For anyone who is interested in this intermediate result, I will leave this here:
I can prove the statement for all numbers that are not of the form $6k+3, k \in \mathbb{N}$. For $n=6k$ it follows directly from the paper showing there is always a prime in the interval $[2k,3k]$. Since $2k$ and $3k$ are clearly not prime for $k>1$, we can exclude them as well (in fact, we are already excluding $2k$ in the case $n=6k$). So if we choose $n_1=6k+1$ and $n_2 = 6k+2$ we get that $$]\frac{n_1}{3},\frac{n_1}{2}] \cap \mathbb{N} = ]\frac{n}{3},\frac{n}{2}] \cap \mathbb{N} \subseteq ]\frac{n_2}{3},\frac{n_2}{2}] \cap \mathbb{N},$$
meaning we have at least the same numbers and therefore there is still a prime $p$ with $\frac{n}{3}\lt p \le \frac{n}{2}$. The same is true for $n_{-1}=6k-1$ and $n_{-2}=6k-2$, where the lower bound goes down, so we certainly don't exclude any numbers on that side and the upper bound goes down only enough to exclude $\frac{n}{2}=3k$, which isn't a prime for $k>1$. This argument doesn't work for $n = 6k \pm 3$.
Best Answer
This paper claims to prove that there is a prime in $[3n, 4n]$ for all positive integers $n$. That should suffice for your purposes (for sufficiently large $n$).
Of course you could also take your favourite explicit version of the prime number theorem, but that requires a bit more work.

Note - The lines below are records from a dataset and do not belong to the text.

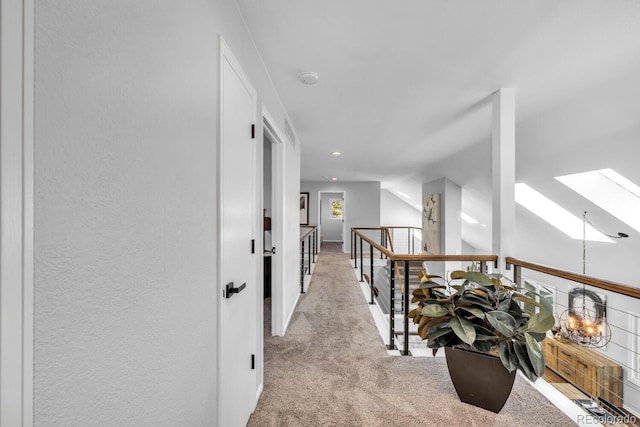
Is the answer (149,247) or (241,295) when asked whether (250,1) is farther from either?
(241,295)

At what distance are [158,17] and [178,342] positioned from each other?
0.97 metres

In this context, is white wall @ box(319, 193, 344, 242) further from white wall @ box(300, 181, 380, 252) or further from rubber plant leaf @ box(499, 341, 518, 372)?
rubber plant leaf @ box(499, 341, 518, 372)

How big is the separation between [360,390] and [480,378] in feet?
2.52

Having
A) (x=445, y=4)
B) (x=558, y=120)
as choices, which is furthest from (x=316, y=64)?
(x=558, y=120)

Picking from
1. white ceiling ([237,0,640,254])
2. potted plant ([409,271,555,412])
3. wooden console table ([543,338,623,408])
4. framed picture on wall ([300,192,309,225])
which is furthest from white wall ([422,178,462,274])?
potted plant ([409,271,555,412])

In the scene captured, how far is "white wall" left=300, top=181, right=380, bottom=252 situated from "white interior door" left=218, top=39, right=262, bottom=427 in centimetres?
724

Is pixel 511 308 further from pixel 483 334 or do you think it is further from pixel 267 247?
pixel 267 247

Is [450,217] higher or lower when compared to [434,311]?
higher

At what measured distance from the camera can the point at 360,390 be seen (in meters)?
1.95

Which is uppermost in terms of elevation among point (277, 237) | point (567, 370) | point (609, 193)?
point (609, 193)

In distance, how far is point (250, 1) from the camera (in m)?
1.44

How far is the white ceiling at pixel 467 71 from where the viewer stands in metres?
1.53

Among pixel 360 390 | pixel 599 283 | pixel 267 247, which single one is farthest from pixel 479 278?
pixel 267 247

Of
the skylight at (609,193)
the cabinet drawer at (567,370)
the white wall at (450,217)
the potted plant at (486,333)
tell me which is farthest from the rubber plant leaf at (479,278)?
the white wall at (450,217)
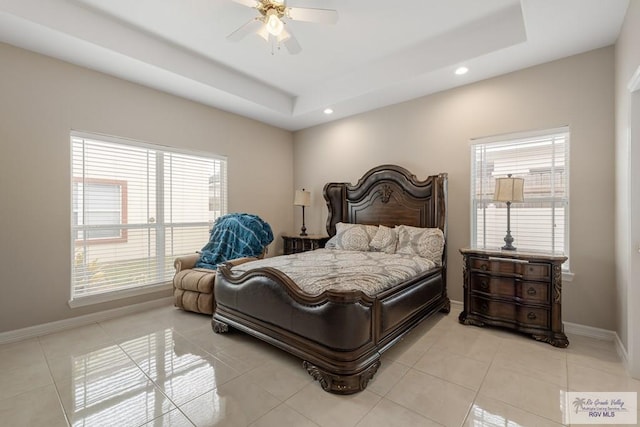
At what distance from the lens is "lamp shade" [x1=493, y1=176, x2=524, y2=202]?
2.88 m

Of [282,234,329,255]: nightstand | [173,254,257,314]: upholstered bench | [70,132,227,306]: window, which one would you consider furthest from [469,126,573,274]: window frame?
[70,132,227,306]: window

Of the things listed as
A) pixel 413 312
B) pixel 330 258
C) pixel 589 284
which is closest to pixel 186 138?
pixel 330 258

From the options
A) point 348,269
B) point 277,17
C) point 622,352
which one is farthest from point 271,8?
point 622,352

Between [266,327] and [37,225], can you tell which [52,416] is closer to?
[266,327]

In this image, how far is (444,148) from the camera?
12.2 feet

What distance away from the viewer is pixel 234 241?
392cm

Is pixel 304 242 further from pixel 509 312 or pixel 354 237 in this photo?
pixel 509 312

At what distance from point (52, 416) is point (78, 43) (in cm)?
300

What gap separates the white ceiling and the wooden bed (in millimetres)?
1363

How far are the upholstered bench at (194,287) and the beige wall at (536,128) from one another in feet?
8.44

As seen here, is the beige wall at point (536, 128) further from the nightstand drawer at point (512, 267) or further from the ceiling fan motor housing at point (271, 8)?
the ceiling fan motor housing at point (271, 8)

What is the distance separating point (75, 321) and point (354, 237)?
10.8 ft

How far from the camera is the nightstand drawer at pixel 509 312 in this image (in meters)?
2.67

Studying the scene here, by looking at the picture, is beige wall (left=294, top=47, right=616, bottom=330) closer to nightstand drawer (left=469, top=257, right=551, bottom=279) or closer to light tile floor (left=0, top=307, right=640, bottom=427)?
nightstand drawer (left=469, top=257, right=551, bottom=279)
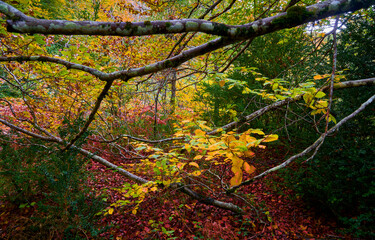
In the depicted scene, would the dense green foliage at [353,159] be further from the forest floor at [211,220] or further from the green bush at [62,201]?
the green bush at [62,201]

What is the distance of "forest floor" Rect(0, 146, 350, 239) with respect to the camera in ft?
9.66

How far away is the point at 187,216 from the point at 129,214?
4.00 feet

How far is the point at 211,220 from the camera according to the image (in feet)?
11.0

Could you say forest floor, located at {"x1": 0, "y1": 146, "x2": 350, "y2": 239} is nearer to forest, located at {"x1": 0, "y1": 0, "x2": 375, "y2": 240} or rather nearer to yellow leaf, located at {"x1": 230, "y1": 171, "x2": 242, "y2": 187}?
forest, located at {"x1": 0, "y1": 0, "x2": 375, "y2": 240}

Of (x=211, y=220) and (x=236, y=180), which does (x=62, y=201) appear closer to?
(x=236, y=180)

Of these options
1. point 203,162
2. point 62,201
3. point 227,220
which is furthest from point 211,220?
point 62,201

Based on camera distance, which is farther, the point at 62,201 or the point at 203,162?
the point at 203,162

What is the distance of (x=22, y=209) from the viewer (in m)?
3.21

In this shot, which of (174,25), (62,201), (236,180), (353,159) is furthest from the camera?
(353,159)

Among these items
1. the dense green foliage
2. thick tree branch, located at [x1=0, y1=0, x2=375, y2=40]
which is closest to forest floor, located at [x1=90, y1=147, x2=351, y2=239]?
the dense green foliage

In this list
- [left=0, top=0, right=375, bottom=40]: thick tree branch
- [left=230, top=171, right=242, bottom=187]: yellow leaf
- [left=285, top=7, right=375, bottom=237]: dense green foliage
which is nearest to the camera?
[left=0, top=0, right=375, bottom=40]: thick tree branch

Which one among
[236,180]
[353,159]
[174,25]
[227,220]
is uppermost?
[174,25]

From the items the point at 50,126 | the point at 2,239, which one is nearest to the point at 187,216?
the point at 2,239

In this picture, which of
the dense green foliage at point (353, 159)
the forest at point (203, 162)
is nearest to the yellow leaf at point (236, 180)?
the forest at point (203, 162)
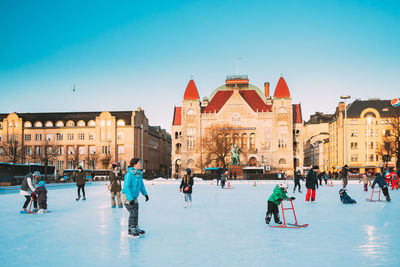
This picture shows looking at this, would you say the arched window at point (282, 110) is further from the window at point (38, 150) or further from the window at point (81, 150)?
the window at point (38, 150)

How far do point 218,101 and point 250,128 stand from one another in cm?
1092

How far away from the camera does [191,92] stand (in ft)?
288

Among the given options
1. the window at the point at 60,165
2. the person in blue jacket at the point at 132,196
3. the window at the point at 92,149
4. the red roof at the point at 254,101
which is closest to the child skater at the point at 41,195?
the person in blue jacket at the point at 132,196

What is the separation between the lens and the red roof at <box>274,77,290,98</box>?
→ 8556 cm

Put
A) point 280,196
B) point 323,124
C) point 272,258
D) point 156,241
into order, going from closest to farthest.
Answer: point 272,258, point 156,241, point 280,196, point 323,124

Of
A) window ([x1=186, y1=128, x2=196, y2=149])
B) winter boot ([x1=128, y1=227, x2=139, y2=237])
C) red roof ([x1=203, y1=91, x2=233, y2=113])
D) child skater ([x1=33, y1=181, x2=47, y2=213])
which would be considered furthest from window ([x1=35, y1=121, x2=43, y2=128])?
winter boot ([x1=128, y1=227, x2=139, y2=237])

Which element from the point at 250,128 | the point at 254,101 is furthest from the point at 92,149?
the point at 254,101

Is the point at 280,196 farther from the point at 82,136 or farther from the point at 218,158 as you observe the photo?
the point at 82,136

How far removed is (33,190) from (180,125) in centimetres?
7778

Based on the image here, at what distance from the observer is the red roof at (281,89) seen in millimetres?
85562

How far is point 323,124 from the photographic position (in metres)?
112

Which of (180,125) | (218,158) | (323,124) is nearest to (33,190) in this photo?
(218,158)

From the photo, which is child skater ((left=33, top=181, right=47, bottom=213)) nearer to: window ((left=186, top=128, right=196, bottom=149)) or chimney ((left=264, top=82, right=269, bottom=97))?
window ((left=186, top=128, right=196, bottom=149))

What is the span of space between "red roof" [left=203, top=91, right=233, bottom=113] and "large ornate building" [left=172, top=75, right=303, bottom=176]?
452 millimetres
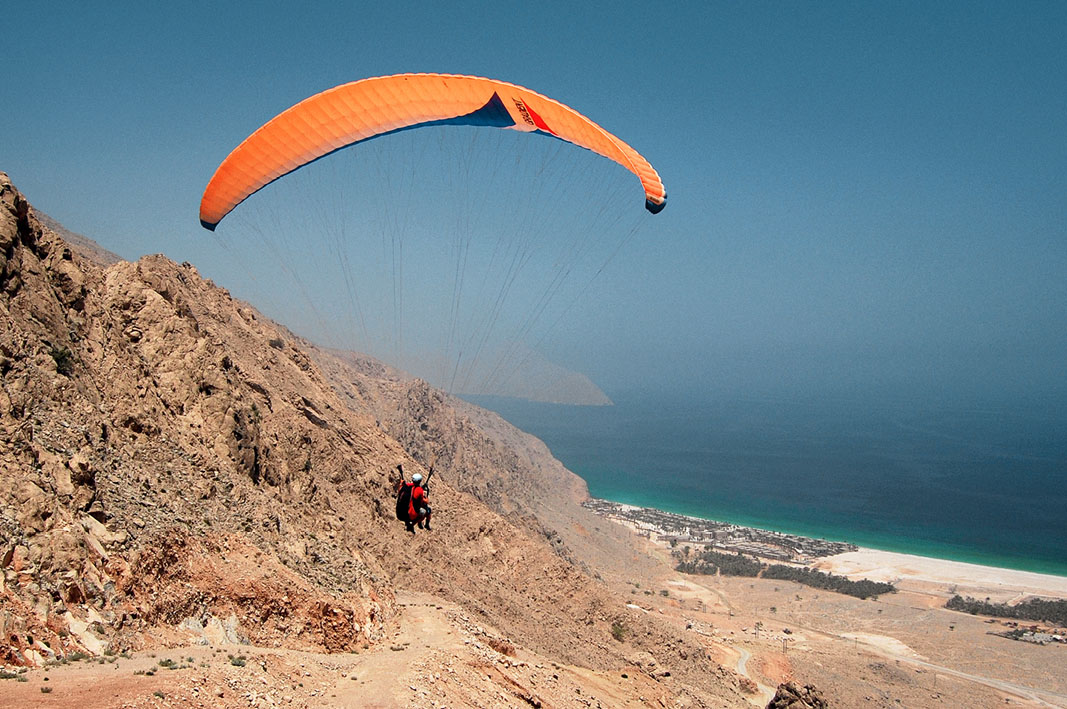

Edit: Let us complete the argument. Take $n$ sufficiently large (how large we will determine at the end). Now take the smallest integer $k$ so that $3k > \frac n 3$. Note that $3k$ is at most $3$ larger than $\frac n3$. By the theorem I quoted above, there is a prime in $[3k, 4k]$. Since $3k \leq \frac n3 + 3$, we have that $4k \leq \frac 49 n + 4$. Now if we take $n \geq 100$ (say) we have that $\frac 49 n + 3 = \frac 12 n + 3 - \frac{1}{18}n < \frac12 n$. Thus the prime that is in the interval $[3k, 4k]$ is also in the interval $\left(\frac n3, \frac n2\right]$.